# DIRECTIVE:
Return the rows below as a JSON list of strings, one string for each line, with blank lines left out.

/---

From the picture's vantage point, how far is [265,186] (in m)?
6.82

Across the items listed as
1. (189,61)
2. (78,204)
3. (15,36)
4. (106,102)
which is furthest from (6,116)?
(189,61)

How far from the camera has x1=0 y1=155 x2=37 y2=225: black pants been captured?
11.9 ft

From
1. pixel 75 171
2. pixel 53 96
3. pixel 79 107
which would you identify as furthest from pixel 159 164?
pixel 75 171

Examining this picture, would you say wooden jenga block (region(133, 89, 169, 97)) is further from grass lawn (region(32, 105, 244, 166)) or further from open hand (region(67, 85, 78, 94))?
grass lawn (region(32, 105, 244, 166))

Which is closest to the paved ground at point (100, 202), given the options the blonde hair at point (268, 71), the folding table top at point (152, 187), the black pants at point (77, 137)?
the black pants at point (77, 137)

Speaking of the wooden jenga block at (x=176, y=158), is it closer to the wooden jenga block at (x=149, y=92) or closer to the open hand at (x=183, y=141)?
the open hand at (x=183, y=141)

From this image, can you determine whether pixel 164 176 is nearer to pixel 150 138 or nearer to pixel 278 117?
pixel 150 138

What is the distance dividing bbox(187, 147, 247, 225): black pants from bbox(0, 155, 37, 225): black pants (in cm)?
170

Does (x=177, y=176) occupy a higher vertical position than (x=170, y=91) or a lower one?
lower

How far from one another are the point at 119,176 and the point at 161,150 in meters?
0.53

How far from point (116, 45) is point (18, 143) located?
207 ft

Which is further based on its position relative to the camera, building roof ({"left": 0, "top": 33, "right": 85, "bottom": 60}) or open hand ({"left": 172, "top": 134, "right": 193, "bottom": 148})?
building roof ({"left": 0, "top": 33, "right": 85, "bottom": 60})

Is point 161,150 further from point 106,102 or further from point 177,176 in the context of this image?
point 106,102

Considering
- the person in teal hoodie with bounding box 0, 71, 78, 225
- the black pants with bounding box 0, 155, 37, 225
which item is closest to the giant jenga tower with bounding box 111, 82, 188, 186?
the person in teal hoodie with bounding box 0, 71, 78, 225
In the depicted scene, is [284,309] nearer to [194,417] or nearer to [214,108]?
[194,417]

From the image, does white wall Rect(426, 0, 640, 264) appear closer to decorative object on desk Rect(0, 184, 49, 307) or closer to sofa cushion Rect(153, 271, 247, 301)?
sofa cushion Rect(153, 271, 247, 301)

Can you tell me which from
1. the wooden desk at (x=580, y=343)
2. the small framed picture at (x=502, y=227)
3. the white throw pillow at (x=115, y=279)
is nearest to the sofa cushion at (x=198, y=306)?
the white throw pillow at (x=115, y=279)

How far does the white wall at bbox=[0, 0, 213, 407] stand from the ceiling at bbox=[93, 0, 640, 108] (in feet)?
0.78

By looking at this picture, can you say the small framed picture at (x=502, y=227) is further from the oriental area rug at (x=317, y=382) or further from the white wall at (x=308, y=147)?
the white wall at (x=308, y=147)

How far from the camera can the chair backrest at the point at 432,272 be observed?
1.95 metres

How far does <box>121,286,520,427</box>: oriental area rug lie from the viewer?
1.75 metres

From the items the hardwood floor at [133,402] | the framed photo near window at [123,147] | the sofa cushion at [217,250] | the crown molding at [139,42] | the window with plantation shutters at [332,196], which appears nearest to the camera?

\---

# RESULT OF THIS EXERCISE:
[
  "From the picture's vantage point, how far is [265,186] (in m)?",
  "6.82",
  "Across the items listed as",
  "1. (189,61)",
  "2. (78,204)",
  "3. (15,36)",
  "4. (106,102)",
  "which is furthest from (6,116)?",
  "(189,61)",
  "How far from the camera has x1=0 y1=155 x2=37 y2=225: black pants been captured?",
  "11.9 ft",
  "From",
  "1. pixel 75 171",
  "2. pixel 53 96",
  "3. pixel 79 107",
  "which would you identify as furthest from pixel 159 164?",
  "pixel 75 171",
  "Examining this picture, would you say wooden jenga block (region(133, 89, 169, 97)) is further from grass lawn (region(32, 105, 244, 166)) or further from open hand (region(67, 85, 78, 94))?",
  "grass lawn (region(32, 105, 244, 166))",
  "Which is closest to the paved ground at point (100, 202), given the options the blonde hair at point (268, 71), the folding table top at point (152, 187), the black pants at point (77, 137)?",
  "the black pants at point (77, 137)",
  "Speaking of the wooden jenga block at (x=176, y=158), is it closer to the wooden jenga block at (x=149, y=92) or closer to the open hand at (x=183, y=141)?",
  "the open hand at (x=183, y=141)",
  "From this image, can you determine whether pixel 164 176 is nearer to pixel 150 138 or nearer to pixel 278 117?",
  "pixel 150 138",
  "What is the distance dividing bbox(187, 147, 247, 225): black pants from bbox(0, 155, 37, 225): black pants (in cm)?",
  "170",
  "Does (x=177, y=176) occupy a higher vertical position than (x=170, y=91) or a lower one?",
  "lower",
  "How far from one another are the point at 119,176 and the point at 161,150 in meters?",
  "0.53",
  "How far from point (116, 45) is point (18, 143) located?",
  "207 ft",
  "Which is further based on its position relative to the camera, building roof ({\"left\": 0, \"top\": 33, \"right\": 85, \"bottom\": 60}) or open hand ({\"left\": 172, \"top\": 134, \"right\": 193, \"bottom\": 148})?",
  "building roof ({\"left\": 0, \"top\": 33, \"right\": 85, \"bottom\": 60})",
  "Is point 161,150 further from point 106,102 or further from point 177,176 in the context of this image?",
  "point 106,102",
  "Considering",
  "- the person in teal hoodie with bounding box 0, 71, 78, 225",
  "- the black pants with bounding box 0, 155, 37, 225",
  "which item is closest to the giant jenga tower with bounding box 111, 82, 188, 186?",
  "the person in teal hoodie with bounding box 0, 71, 78, 225",
  "In the depicted scene, is [284,309] nearer to [194,417] or nearer to [214,108]?",
  "[194,417]",
  "From the image, does white wall Rect(426, 0, 640, 264) appear closer to decorative object on desk Rect(0, 184, 49, 307) or closer to sofa cushion Rect(153, 271, 247, 301)?",
  "sofa cushion Rect(153, 271, 247, 301)",
  "Can you tell me which from",
  "1. the wooden desk at (x=580, y=343)",
  "2. the small framed picture at (x=502, y=227)",
  "3. the white throw pillow at (x=115, y=279)",
  "is nearest to the sofa cushion at (x=198, y=306)?",
  "the white throw pillow at (x=115, y=279)",
  "How far does the white wall at bbox=[0, 0, 213, 407] stand from the ceiling at bbox=[93, 0, 640, 108] (in feet)?",
  "0.78",
  "By looking at this picture, can you say the small framed picture at (x=502, y=227) is further from the oriental area rug at (x=317, y=382) or further from the white wall at (x=308, y=147)?",
  "the white wall at (x=308, y=147)",
  "How far from the camera can the chair backrest at the point at 432,272 be observed?",
  "1.95 metres",
  "How far does <box>121,286,520,427</box>: oriental area rug lie from the viewer?",
  "1.75 metres",
  "From the items the hardwood floor at [133,402] | the framed photo near window at [123,147] | the sofa cushion at [217,250] | the crown molding at [139,42] | the window with plantation shutters at [332,196], which appears nearest to the camera?"
]